INPUT MATERIAL
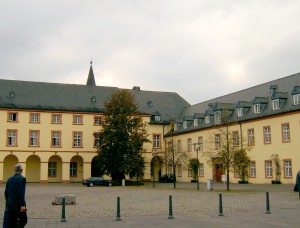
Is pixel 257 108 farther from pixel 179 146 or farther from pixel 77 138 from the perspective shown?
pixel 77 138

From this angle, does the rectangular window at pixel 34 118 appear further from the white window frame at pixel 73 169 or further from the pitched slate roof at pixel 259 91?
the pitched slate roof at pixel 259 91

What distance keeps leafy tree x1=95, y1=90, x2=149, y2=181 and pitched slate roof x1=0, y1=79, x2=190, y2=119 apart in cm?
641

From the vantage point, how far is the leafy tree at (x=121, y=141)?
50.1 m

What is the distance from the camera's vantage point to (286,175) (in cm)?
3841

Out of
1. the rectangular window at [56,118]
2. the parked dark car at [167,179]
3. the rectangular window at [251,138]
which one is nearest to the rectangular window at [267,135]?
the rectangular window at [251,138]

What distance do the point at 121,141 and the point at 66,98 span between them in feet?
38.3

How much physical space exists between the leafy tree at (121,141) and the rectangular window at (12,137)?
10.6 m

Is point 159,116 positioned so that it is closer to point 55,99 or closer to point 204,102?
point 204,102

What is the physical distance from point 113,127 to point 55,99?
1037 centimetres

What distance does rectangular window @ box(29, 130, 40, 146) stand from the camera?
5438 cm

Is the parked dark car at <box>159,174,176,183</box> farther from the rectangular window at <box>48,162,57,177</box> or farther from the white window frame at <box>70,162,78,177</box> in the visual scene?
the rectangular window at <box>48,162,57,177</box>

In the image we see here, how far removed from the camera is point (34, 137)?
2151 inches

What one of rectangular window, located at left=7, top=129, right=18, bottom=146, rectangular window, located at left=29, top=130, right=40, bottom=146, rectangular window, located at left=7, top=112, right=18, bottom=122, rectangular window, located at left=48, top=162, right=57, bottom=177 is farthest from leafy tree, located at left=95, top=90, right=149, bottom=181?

---

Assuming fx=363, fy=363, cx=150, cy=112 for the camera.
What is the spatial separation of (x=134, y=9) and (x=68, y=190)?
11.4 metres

EXERCISE
Output the rows from the line containing "What is the distance" through the line containing "What one of", both included, copying each line verbatim.

THE RESPONSE
What is the distance from the camera's vantage point to (286,175) (in cm)?
3841

Out of
1. the rectangular window at [56,118]
2. the parked dark car at [167,179]
3. the rectangular window at [251,138]
which one is nearest to the rectangular window at [267,135]?
the rectangular window at [251,138]

What distance do the point at 121,141 and the point at 66,98 span between them in feet?
38.3

How much physical space exists between the leafy tree at (121,141) and the rectangular window at (12,137)?
10.6 m

Is point 159,116 positioned so that it is closer to point 55,99 or closer to point 204,102?
point 204,102

What is the physical distance from point 113,127 to point 55,99?
1037 centimetres

What distance does rectangular window @ box(29, 130, 40, 146) stand from the camera?
5438 cm

Is the parked dark car at <box>159,174,176,183</box> farther from the rectangular window at <box>48,162,57,177</box> or farther from the white window frame at <box>70,162,78,177</box> in the visual scene?
the rectangular window at <box>48,162,57,177</box>

In the image we see here, how far removed from the camera is point (34, 137)?
2151 inches

What one of rectangular window, located at left=7, top=129, right=18, bottom=146, rectangular window, located at left=29, top=130, right=40, bottom=146, rectangular window, located at left=7, top=112, right=18, bottom=122, rectangular window, located at left=48, top=162, right=57, bottom=177 is farthest from leafy tree, located at left=95, top=90, right=149, bottom=181?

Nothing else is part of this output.